First human case of West Nile Virus found in Chatham County this year

Tatiana Joseph-Saunders

CHATHAM COUNTY, GA  — The Coastal Health District confirmed this year’s first human case of West Nile Virus in Chatham County. 

According to the CDC, in 2018 there were 36 human cases of West Nile and two deaths across Georgia. 

This should not be too alarming, as only one in five people develop symptoms after contracting the virus.

“Georgia Southern shouldn’t be alarmed about this, but they should be aware,” said Ginger Heidel, risk communicator for the Coastal Health District. “We see WNV happen in [Chatham County], in humans, this time of year it’s not terribly uncommon to see that happen.”

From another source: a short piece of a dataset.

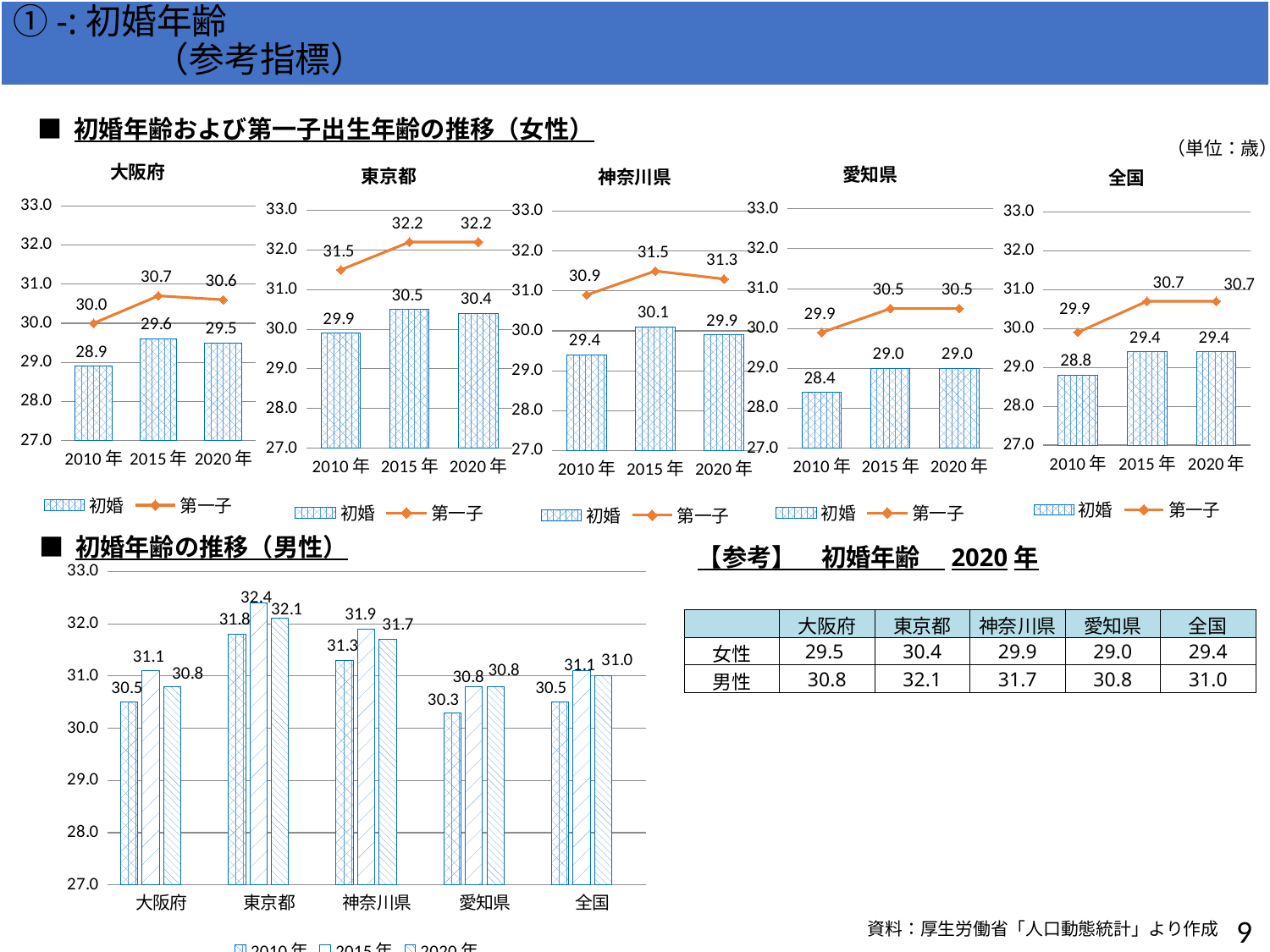
In the 全国 chart under 初婚年齢および第一子出生年齢の推移（女性）, what is the difference between the 第一子 value and the 初婚 value for 2020年? 1.3 In the 東京都 chart under 初婚年齢および第一子出生年齢の推移（女性）, how many series does the legend list? 2 In the 東京都 chart under 初婚年齢および第一子出生年齢の推移（女性）, what is the 第一子 value for 2010年? 31.5 In the 愛知県 chart under 初婚年齢および第一子出生年齢の推移（女性）, which year has the lowest 初婚 value? 2010年 In the 初婚年齢の推移（男性） chart, which prefecture has the lowest bar overall? 愛知県 In the 初婚年齢の推移（男性） chart, which is larger: the middle bar for 神奈川県 or the middle bar for 大阪府? 神奈川県 In the 大阪府 chart under 初婚年齢および第一子出生年齢の推移（女性）, what is the 初婚 value for 2015年? 29.6 In the 初婚年齢の推移（男性） chart, how many categories are shown on the x axis? 5 In the 神奈川県 chart under 初婚年齢および第一子出生年齢の推移（女性）, which year has the highest 初婚 value? 2015年 In the 初婚年齢の推移（男性） chart, what is the value of the tallest bar for 東京都? 32.4 In the 大阪府 chart under 初婚年齢および第一子出生年齢の推移（女性）, does the 第一子 value rise or fall from 2010年 to 2015年? rise What kind of chart is the 初婚年齢の推移（男性） chart? bar chart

GS professor of biology Lance Durden, Ph.D., said that most people who have previously been exposed to the disease should be immune, but that there are still serious cases of WNV.

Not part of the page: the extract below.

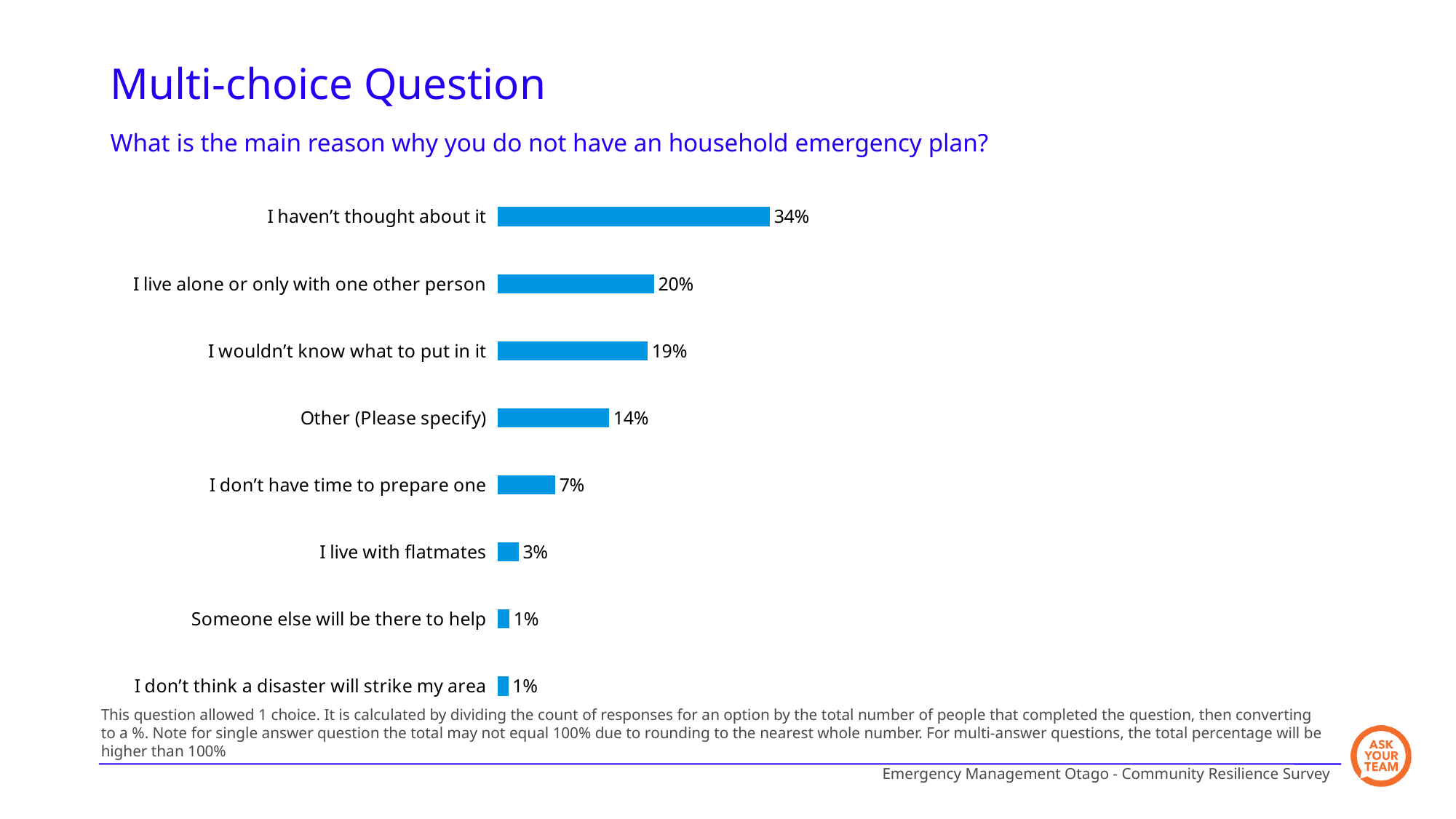
Which reason has the highest percentage in the chart? I haven't thought about it Which two reasons share the lowest value of 1%? Someone else will be there to help; I don't think a disaster will strike my area What colour are the bars in the chart? Blue What is the difference in percentage points between "I haven't thought about it" and "I live alone or only with one other person"? 14 What is the difference in percentage points between "Other (Please specify)" and "I live with flatmates"? 11 What percentage of respondents chose "I haven't thought about it" as the main reason for not having a household emergency plan? 34% How many reasons (categories) are shown in the chart? 8 What survey question does the chart answer? What is the main reason why you do not have an household emergency plan? Which is larger: the value for "I live alone or only with one other person" or the value for "Other (Please specify)"? I live alone or only with one other person What type of chart is shown on the slide? Bar chart What percentage is shown for "I don't have time to prepare one"? 7% What is the value shown for "I wouldn't know what to put in it"? 19%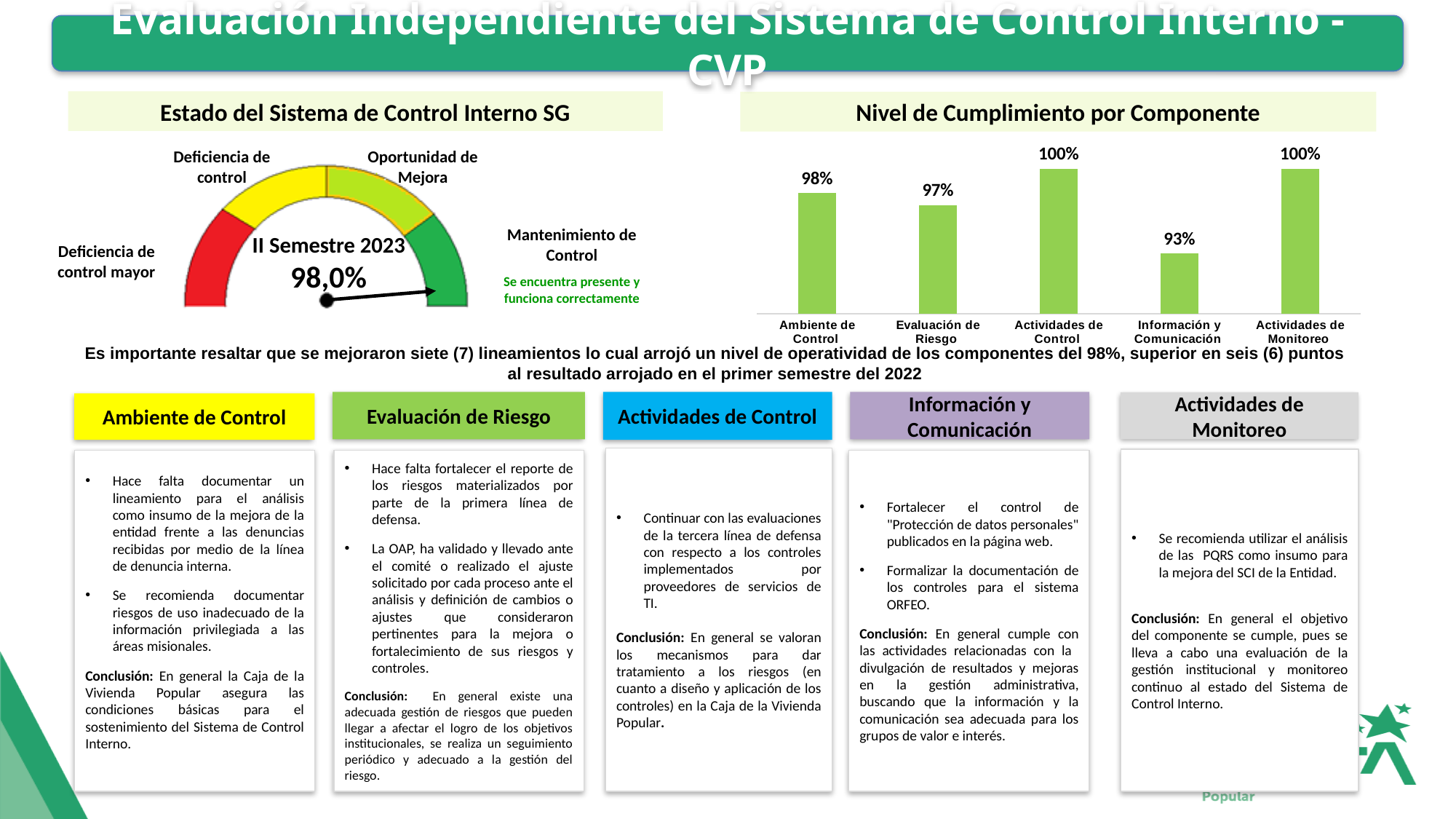
In the 'Nivel de Cumplimiento por Componente' bar chart, what is the value for Ambiente de Control? 98% In the 'Nivel de Cumplimiento por Componente' bar chart, what is the value for Información y Comunicación? 93% What kind of chart is 'Nivel de Cumplimiento por Componente'? Bar chart What value does the gauge chart under 'Estado del Sistema de Control Interno SG' show? 98,0% In the 'Nivel de Cumplimiento por Componente' bar chart, what is the difference between Actividades de Control and Información y Comunicación? 7 percentage points In the 'Nivel de Cumplimiento por Componente' bar chart, what is the value for Evaluación de Riesgo? 97% In the 'Nivel de Cumplimiento por Componente' bar chart, how many components reach 100%? 2 Which period is labelled on the gauge chart under 'Estado del Sistema de Control Interno SG'? II Semestre 2023 In the 'Nivel de Cumplimiento por Componente' bar chart, which component has the lowest value? Información y Comunicación How many components are shown in the 'Nivel de Cumplimiento por Componente' bar chart? 5 In the 'Nivel de Cumplimiento por Componente' bar chart, what is the value for Actividades de Monitoreo? 100% In the 'Nivel de Cumplimiento por Componente' bar chart, which is larger: Ambiente de Control or Evaluación de Riesgo? Ambiente de Control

“Many people are now probably immune to the disease if they were exposed, and recovered when it spread across the USA from East to West 10 to 15 years ago,” Durden said. “However, serious cases including deaths are still recorded every year.”

Durden also said that students could avoid contracting the virus by being aware at dawn and dusk, using repellant, and avoiding high mosquito populations areas help avoid catching the virus. 

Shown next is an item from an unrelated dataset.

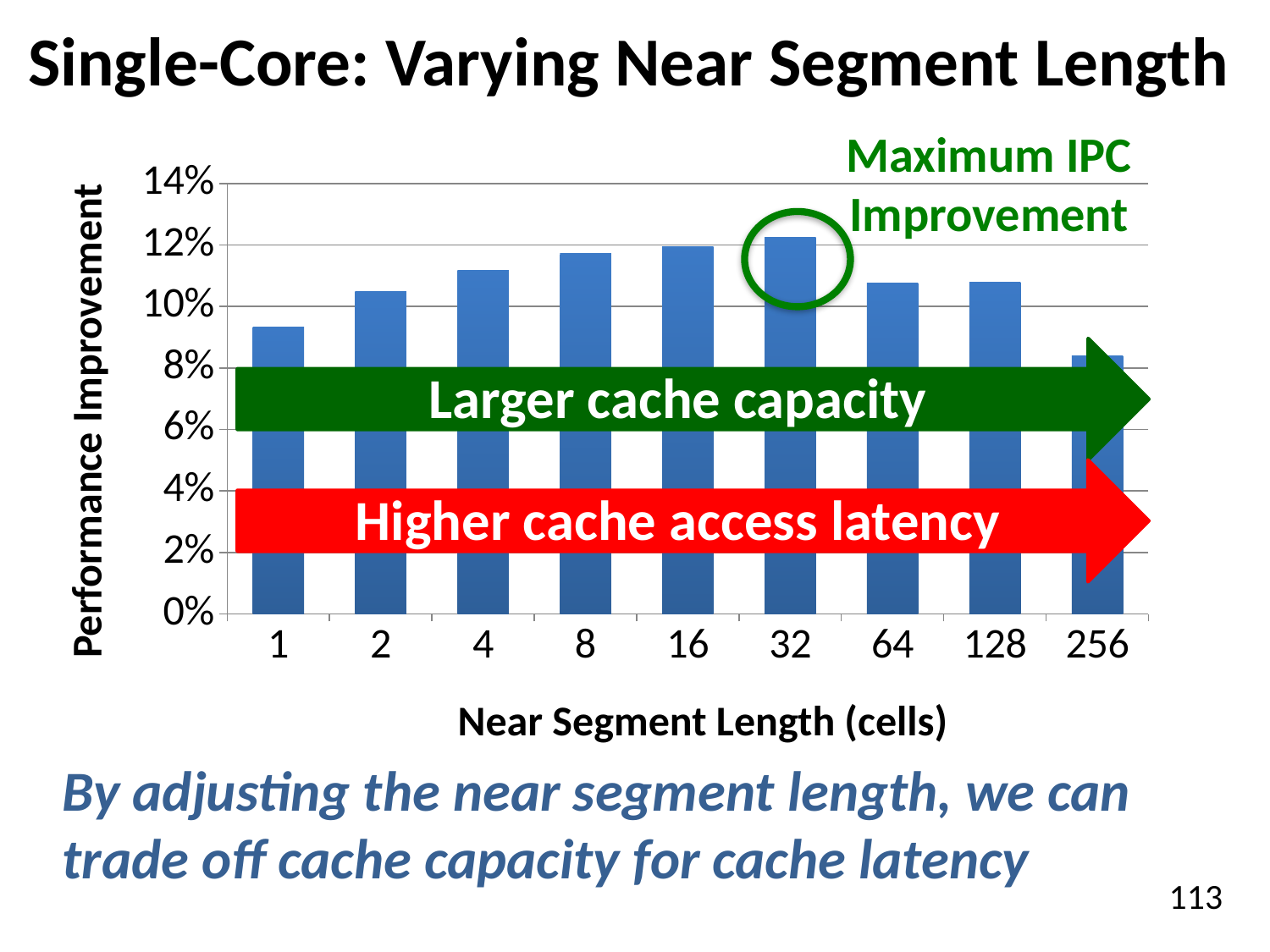
Is the performance improvement for a near segment length of 8 greater or less than 10%? greater Is the performance improvement for a near segment length of 1 greater or less than 10%? less Which has the larger performance improvement, a near segment length of 32 or 256? 32 How many near segment lengths are plotted on the x axis? 9 Which near segment length gives the highest performance improvement? 32 Which near segment length gives the lowest performance improvement? 256 What is the title of the x axis? Near Segment Length (cells) Which has the larger performance improvement, a near segment length of 1 or 2? 2 Do the performance improvement values rise or fall as the near segment length increases from 1 to 32? rise Is the performance improvement for a near segment length of 256 greater or less than 10%? less What kind of chart is shown on the slide? bar chart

 “Like anybody else, students are most at risk of contracting the disease when the mosquito vectors are most active, i.e., at dusk and dawn,” Durden said. “Discarding standing water in flower pots, gutters, etc. also helps since mosquito larvae breed in those areas.”

Durden said if a person is symptomatic, early on the symptoms are not clear, but that they could be fever and neurological problems, including dizziness, especially after a recent mosquito bites.

“Symptoms are not definitive, especially in the early stage of the disease and other mosquito-borne diseases,” Durden said.

If students think they have contracted the virus they can contact their doctor and ask for a WNV blood test, since the virus is detectable. 

The CHD plans on keeping an eye out and relying on local doctors to notify the health department on future cases of WNV. CHD contacts Mosquito Control for updates if there seems to be certain mosquito populations with WNV.

Heidel also suggested students wear mosquito spray, specifically with the ingredient DEET.